EXTRAIT —

+++

Volume dirigé par Youri Deschamps

 

Un volume qui fait le point sur la msie en scène de Douglas Sirk, 26 ans après le livre de Jean-Loup Bourget aux éditions Edilig.

 

SOMMAIRE

Un mensonge qui dit toujours la vérité, introduction de YOURI DESCHAMPS

I. De Detlef Sierck à Douglas Sirk


II. Tours et détours : d’un genre à l’autre

III. Splendeurs du mélodrame

IV. Héritages

Le livre présente une analyse des principaux films de Douglas Sirk depuis les mélodrames allemands, en passant par les œuvres de transition que sont L'aveu (1944), Scandale à Paris (1946) et Des filles disparaissent (1947) qui constituent selon la formule de Jean-Loup Bourget "une tentative pour réaliser à l'intérieur du système hollywoodien, un cinéma à l'européenne, tant par le sujet que par le propos." Il est rappelé que ce sont trois histoires ayant un cadre typiquement européen, non pas l'Europe en crise que Douglas Sirk vient de quitter mais celle du XIXe siècle et du début du XXe siècle : L'aveu est l'adaptation d'un roman renié par Anton Tchekhov, Drame de la chasse. Scandale à Paris est l'adaptation libre des mémoires de François Eugène Vidocq publiées en 1828 et l'action Des filles disparaissent se situe au tournant du 20e siècle, renvoyant clairement aux meurtres de Jack l'eventreur qui ont secoué l'Angleterre victorienne.

Sont aussi analysées L’homme aux lunettes d’écaille (1948) et Jenny, femme marquée (1949) deux films noirs avant que les auteurs n'abordent le mélodrame, genre emblématique du cinéaste.

Remarquable article de Jérôme Lauté sur Tout ce que le ciel permet, chef-d'œuvre de Sirk sur lequel pourtant il a déjà été beaucoup écrit. S'appuyant principalement sur le livre d'entretien de Jon Halliday, l'auteur rappelle que si Sirk a déclaré que le studio tenait au titre, qu'il a accepté, mais parce qu'il pensait, qu'en ce qui le concerne, "le ciel était radin" (JH, p.70). C'est en effet bien plutot en incarnant la philosophie de Thoreau que Ron parvient à déciller les yeux de Cary. Le dernier plan du film montre Ron alité, Cary près de lui, position symétrique à celle du Secret magnifique où c'était le personnage joué par Rock Hudson qui veillait anxieusement celui interprété par Jane Wyman dont il attendait le réveil après l'opération miracle qui devait lui rendre la vue. Ici on peut considérer que le personnage de Jane Wyman retrouve également la vue, ou plutot apprend grâce à Ron à distinguer l'essentiel de l'accessoire.

+++

DONNÉES FOURNIES —
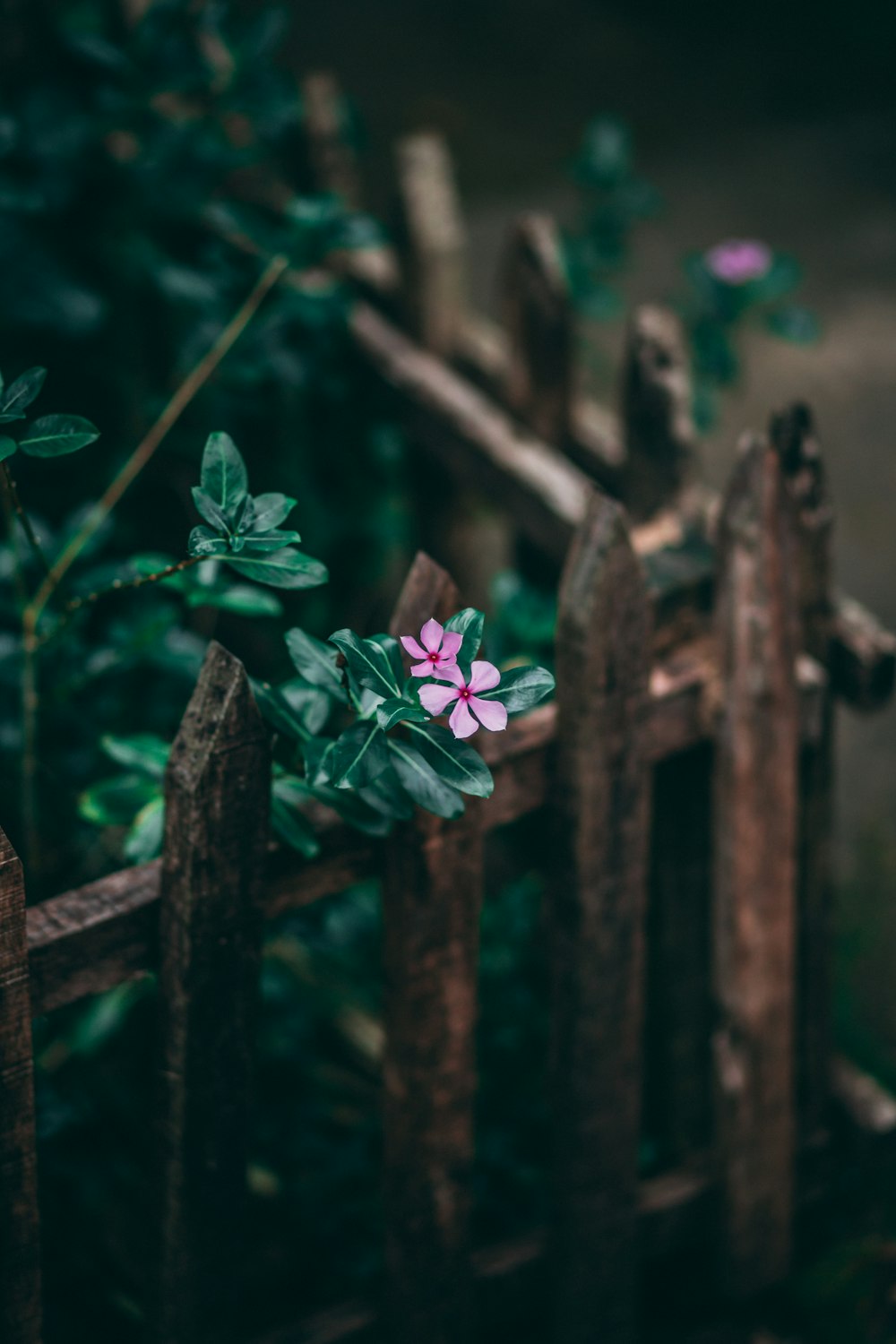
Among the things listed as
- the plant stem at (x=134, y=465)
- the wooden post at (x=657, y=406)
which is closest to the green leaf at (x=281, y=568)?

+++

CONSIGNE ÉCRITE —
D'après l'extrait sur le livre consacré à Douglas Sirk, quel roman le film L'aveu adapte-t-il ?

SOLUTION PROPOSÉE —
L'aveu adapte Drame de la chasse, un roman qu'Anton Tchekhov a renié.